* WHAT THE TASK REQUIRES *
Copy the listing below word for word, starting with the line that contains "Upon viewing this" and continuing through the line that contains "18.3 meters", with both of those lines included.

[Spatial questions about scenes]
+-------+

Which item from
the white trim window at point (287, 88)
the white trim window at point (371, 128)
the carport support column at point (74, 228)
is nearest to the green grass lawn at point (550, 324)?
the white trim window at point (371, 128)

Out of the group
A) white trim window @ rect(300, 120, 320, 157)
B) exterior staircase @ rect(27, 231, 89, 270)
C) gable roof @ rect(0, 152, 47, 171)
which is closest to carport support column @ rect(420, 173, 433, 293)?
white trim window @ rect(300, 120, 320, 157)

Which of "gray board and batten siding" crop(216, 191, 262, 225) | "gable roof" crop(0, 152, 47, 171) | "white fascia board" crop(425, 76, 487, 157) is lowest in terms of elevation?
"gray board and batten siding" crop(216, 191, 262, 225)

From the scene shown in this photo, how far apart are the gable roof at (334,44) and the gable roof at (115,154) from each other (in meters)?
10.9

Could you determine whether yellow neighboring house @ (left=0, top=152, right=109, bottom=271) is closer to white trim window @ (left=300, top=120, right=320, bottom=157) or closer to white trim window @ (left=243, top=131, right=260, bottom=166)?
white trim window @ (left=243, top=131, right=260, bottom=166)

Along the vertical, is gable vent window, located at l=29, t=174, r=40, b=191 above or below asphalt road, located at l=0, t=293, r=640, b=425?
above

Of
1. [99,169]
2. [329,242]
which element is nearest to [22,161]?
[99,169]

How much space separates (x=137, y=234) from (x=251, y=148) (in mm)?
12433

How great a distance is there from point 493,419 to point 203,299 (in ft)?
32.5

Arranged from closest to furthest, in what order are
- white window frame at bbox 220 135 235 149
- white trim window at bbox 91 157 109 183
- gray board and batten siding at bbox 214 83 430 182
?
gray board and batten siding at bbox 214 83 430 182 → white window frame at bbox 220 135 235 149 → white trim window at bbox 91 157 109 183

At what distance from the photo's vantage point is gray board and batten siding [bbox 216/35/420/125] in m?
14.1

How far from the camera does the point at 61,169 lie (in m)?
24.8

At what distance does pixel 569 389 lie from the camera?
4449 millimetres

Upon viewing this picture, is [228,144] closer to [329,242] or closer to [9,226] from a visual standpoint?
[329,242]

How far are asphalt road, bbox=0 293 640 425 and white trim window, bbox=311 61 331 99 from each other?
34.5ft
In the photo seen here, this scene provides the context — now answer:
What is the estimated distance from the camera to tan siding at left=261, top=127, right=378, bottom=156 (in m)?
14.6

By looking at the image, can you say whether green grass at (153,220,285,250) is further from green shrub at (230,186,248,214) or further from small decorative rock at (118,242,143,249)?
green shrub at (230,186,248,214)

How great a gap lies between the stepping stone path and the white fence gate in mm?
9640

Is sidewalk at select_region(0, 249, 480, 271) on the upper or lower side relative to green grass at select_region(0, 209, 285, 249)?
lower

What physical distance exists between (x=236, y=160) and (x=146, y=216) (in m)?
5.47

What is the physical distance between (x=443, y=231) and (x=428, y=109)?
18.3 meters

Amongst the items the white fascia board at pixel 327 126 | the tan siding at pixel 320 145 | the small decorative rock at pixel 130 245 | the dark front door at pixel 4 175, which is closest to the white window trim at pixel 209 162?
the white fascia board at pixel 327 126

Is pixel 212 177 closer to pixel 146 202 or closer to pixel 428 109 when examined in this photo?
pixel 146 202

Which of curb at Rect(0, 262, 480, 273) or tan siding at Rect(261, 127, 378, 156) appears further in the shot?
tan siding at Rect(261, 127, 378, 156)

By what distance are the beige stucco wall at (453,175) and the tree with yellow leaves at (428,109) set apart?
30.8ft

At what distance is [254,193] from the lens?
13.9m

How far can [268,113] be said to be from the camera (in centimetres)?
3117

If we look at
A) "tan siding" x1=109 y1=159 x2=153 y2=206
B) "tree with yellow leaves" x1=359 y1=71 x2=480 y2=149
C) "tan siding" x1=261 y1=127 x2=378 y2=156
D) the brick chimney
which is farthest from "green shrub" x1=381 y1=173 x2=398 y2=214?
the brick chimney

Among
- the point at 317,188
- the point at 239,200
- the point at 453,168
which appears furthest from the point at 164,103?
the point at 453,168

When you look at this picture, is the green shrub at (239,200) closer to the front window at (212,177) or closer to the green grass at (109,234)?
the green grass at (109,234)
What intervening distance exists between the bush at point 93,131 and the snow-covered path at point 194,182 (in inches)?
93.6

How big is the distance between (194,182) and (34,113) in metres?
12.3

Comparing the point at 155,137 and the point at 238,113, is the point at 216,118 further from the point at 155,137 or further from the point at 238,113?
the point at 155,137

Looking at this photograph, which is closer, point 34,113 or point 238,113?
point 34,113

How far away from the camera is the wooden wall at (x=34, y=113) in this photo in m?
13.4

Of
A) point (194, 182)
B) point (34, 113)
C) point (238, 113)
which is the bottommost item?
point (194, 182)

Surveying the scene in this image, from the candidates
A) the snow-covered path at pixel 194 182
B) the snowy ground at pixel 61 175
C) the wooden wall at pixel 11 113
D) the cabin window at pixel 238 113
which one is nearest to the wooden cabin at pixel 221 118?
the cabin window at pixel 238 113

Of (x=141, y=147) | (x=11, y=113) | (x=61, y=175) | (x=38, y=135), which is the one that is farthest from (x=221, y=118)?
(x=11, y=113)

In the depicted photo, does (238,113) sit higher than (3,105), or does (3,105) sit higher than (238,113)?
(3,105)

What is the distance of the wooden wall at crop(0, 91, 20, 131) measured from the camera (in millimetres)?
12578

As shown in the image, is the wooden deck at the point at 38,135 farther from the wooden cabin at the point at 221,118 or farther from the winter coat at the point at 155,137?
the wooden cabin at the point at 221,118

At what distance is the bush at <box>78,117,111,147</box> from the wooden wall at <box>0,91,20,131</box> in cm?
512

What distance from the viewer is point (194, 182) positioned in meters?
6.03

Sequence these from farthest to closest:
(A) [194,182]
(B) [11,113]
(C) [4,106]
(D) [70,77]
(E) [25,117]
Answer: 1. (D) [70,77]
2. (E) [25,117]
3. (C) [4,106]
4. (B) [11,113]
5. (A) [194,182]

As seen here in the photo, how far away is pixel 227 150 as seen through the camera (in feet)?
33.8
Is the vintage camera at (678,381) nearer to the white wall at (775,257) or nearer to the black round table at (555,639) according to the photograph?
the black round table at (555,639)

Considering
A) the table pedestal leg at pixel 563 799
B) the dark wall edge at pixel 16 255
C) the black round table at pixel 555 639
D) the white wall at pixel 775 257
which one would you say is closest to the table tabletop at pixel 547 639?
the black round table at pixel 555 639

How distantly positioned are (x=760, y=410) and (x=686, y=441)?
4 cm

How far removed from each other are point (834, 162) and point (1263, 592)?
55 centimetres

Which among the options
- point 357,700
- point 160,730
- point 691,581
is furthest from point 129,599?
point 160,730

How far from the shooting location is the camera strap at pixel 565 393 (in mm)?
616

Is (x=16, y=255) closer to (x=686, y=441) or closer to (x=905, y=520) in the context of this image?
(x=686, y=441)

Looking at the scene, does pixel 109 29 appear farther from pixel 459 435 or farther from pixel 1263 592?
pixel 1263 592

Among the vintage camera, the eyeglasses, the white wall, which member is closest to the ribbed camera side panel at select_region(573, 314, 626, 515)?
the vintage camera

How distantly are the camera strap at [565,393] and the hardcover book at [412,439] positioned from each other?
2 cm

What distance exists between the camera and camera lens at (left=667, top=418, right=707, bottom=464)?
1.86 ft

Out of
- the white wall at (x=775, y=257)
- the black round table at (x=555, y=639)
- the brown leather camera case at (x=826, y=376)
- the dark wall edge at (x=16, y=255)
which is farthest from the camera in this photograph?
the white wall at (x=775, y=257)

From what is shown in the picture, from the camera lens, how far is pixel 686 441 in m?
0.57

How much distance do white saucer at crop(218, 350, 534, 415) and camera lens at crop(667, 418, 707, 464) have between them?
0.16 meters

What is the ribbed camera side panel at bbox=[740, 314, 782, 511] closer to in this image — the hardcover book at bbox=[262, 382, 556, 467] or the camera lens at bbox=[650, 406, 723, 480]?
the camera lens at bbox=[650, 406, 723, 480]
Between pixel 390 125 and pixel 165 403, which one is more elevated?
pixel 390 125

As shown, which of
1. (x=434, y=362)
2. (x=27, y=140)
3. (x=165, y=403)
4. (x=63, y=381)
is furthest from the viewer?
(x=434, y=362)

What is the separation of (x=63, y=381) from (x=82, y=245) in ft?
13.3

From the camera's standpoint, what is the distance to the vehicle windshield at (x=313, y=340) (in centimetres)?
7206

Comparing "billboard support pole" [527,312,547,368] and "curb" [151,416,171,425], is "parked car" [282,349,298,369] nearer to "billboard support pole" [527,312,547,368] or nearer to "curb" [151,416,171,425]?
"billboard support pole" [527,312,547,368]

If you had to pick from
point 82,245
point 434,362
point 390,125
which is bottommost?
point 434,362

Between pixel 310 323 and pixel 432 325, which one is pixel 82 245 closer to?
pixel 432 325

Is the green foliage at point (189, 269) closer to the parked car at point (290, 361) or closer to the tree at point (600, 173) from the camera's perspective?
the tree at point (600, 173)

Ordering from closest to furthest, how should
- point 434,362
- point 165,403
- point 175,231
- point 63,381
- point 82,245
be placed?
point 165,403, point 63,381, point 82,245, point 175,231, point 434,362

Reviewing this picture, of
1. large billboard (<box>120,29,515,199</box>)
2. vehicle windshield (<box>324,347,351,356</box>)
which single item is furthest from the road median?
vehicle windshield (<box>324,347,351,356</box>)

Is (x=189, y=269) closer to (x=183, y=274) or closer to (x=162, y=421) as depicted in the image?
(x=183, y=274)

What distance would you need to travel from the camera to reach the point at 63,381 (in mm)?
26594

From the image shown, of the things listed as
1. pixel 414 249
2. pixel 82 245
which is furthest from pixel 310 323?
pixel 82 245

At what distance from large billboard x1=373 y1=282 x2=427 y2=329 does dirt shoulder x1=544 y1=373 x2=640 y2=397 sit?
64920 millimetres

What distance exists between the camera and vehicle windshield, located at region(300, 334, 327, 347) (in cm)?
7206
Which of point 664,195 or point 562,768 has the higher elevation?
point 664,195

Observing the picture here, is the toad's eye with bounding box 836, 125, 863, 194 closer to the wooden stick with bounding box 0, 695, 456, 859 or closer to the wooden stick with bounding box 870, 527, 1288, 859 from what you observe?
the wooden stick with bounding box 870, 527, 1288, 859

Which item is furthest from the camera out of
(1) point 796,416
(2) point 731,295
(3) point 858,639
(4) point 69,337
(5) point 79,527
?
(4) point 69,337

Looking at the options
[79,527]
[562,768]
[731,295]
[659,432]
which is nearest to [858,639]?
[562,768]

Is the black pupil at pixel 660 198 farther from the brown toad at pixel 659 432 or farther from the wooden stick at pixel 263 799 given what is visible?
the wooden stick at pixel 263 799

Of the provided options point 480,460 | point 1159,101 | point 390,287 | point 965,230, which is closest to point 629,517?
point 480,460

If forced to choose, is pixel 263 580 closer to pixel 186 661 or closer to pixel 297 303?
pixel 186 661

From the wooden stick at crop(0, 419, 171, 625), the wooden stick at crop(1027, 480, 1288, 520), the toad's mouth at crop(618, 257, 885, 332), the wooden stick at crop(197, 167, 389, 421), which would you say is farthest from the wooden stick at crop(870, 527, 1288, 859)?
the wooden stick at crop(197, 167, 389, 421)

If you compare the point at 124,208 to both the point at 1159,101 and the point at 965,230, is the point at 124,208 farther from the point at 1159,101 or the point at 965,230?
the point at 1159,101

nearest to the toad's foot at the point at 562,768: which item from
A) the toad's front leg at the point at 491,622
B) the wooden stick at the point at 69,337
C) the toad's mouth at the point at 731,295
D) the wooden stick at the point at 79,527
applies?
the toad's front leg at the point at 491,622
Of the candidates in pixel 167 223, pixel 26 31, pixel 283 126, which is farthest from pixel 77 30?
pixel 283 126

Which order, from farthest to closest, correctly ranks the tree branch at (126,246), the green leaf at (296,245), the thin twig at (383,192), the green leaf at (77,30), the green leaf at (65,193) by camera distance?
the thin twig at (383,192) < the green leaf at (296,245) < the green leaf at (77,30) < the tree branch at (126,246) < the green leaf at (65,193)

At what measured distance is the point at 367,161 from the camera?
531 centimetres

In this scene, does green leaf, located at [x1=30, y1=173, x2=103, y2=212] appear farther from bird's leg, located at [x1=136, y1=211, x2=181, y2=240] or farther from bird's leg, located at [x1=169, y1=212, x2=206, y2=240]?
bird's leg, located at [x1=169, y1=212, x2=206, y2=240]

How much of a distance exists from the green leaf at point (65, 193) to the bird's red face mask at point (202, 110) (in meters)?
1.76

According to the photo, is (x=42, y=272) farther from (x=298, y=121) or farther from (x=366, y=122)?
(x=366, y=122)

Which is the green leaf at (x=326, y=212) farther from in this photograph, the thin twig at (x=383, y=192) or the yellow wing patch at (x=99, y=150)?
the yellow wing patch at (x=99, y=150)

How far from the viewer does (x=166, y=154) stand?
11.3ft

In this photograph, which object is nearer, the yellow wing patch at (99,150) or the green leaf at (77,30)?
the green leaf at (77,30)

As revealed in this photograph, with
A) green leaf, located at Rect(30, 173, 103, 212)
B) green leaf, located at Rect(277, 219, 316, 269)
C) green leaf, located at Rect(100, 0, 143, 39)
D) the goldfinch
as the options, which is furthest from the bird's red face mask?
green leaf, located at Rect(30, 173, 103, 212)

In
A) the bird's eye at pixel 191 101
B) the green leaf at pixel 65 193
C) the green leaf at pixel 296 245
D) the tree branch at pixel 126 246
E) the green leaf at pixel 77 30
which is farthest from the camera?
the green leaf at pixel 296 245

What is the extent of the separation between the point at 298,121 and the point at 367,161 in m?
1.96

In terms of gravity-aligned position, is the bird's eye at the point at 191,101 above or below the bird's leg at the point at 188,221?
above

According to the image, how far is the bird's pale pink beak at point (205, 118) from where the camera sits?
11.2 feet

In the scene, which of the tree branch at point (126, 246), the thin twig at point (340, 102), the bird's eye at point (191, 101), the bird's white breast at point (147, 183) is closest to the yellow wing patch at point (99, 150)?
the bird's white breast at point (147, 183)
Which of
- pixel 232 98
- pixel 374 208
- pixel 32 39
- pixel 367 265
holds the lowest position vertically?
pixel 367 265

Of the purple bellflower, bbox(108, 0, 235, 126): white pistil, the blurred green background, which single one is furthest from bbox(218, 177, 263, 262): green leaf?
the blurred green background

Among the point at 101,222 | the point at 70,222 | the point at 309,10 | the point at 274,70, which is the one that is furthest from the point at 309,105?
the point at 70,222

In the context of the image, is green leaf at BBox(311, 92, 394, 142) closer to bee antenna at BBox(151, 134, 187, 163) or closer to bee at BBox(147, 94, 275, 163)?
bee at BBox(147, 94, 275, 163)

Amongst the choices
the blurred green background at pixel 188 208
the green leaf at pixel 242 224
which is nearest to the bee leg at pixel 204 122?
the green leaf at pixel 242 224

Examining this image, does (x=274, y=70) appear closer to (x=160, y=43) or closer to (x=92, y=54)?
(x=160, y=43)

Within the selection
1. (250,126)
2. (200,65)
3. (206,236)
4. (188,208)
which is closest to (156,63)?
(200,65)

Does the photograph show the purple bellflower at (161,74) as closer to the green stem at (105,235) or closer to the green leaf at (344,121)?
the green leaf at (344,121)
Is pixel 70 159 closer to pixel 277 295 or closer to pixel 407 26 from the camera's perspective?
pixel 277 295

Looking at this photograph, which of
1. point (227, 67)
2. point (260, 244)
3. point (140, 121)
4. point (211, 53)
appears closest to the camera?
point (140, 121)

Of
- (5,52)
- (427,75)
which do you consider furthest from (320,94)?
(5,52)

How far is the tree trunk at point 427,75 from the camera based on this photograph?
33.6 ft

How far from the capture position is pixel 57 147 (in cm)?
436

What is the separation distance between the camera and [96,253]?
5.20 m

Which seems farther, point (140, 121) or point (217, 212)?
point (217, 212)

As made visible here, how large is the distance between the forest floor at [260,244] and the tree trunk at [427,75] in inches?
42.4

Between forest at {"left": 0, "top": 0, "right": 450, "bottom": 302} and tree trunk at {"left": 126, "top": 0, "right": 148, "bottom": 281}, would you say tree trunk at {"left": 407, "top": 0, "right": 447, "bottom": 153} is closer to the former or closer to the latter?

+-------+

* TASK RESULT *
Upon viewing this picture, is [228,144] closer to [329,242] or closer to [9,226] from a visual standpoint?
[329,242]

How far are asphalt road, bbox=0 293 640 425 and white trim window, bbox=311 61 331 99 from each other?
34.5ft
In the photo seen here, this scene provides the context — now answer:
What is the estimated distance from the camera to tan siding at left=261, top=127, right=378, bottom=156 (in m)?
14.6

By looking at the image, can you say whether green grass at (153,220,285,250) is further from green shrub at (230,186,248,214) or further from small decorative rock at (118,242,143,249)?
green shrub at (230,186,248,214)

How great a gap lies between the stepping stone path and the white fence gate in mm?
9640

Is sidewalk at select_region(0, 249, 480, 271) on the upper or lower side relative to green grass at select_region(0, 209, 285, 249)?
lower

What physical distance exists between (x=236, y=160) and (x=146, y=216) (in m)?
5.47

What is the physical distance between (x=443, y=231) and (x=428, y=109)?
18.3 meters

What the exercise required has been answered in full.